◆ EXTRACTED TEXT ◆

Vanaspati — hydrogenated vegetable fat and its controversial role in Indian cooking

Vanaspati (hydrogenated vegetable fat, dalda) was introduced to India in the 1930s as a cheaper alternative to ghee during a period when dairy fat was expensive and scarce. It was marketed as "vegetable ghee" and adopted widely in commercial food production, restaurant cooking, and lower-income households as a ghee substitute. Understanding vanaspati — what it is chemically, why it was problematic in its original form, and what the current regulatory position on trans fats is — provides important context for anyone cooking with or consuming processed Indian foods.

🔬The Science
What is hydrogenation and why did it create trans fats?

◆ EXPLORE THE MATERIAL ◆
**a.** According to the text on vanaspati, in which decade was vanaspati introduced to India?
**b.** Set down, without alteration, the part of the text on vanaspati that opens with the words containing "Vanaspati — hydrogenated" and closes with "processed Indian foods.".
The material that comes next has no connection to the text on vanaspati.

◆ INFORMATION SUPPLIED ◆
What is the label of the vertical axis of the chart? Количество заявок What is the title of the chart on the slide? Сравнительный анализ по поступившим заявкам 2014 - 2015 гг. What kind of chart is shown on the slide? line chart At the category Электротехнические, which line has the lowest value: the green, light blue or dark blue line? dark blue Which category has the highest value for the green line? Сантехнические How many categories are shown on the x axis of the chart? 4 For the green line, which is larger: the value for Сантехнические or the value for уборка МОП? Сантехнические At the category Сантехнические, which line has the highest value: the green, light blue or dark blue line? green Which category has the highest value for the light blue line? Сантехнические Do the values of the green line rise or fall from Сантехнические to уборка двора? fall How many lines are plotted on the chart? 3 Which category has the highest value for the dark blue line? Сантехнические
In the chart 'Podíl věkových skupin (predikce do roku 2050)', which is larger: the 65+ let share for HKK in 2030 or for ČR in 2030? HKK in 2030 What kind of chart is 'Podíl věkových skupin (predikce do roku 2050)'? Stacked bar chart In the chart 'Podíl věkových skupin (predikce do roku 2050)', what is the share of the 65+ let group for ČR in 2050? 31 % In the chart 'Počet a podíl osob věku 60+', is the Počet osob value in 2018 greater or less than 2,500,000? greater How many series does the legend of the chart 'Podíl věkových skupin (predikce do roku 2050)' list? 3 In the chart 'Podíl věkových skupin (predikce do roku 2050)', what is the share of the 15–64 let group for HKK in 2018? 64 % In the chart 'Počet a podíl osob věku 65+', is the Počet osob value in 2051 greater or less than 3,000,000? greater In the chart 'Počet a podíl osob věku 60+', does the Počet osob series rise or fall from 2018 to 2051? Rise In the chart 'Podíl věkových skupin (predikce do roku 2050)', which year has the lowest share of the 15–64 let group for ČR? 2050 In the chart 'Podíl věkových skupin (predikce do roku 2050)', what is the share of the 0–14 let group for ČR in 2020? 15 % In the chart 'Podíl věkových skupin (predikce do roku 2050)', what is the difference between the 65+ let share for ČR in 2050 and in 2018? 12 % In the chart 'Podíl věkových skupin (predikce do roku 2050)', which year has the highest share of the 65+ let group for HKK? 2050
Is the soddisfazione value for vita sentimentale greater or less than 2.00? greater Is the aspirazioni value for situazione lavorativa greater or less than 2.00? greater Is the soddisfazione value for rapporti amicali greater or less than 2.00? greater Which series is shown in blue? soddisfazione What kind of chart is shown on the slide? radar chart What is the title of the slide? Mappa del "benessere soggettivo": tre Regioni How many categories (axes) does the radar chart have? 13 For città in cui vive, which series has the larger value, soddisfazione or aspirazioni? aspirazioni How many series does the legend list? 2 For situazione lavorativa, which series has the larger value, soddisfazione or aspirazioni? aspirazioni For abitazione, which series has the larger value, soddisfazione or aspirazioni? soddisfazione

◆ RESPONSES BY ITEM NUMBER ◆
**a.** The 1930s.

**b.**
Vanaspati — hydrogenated vegetable fat and its controversial role in Indian cooking

Vanaspati (hydrogenated vegetable fat, dalda) was introduced to India in the 1930s as a cheaper alternative to ghee during a period when dairy fat was expensive and scarce. It was marketed as "vegetable ghee" and adopted widely in commercial food production, restaurant cooking, and lower-income households as a ghee substitute. Understanding vanaspati — what it is chemically, why it was problematic in its original form, and what the current regulatory position on trans fats is — provides important context for anyone cooking with or consuming processed Indian foods.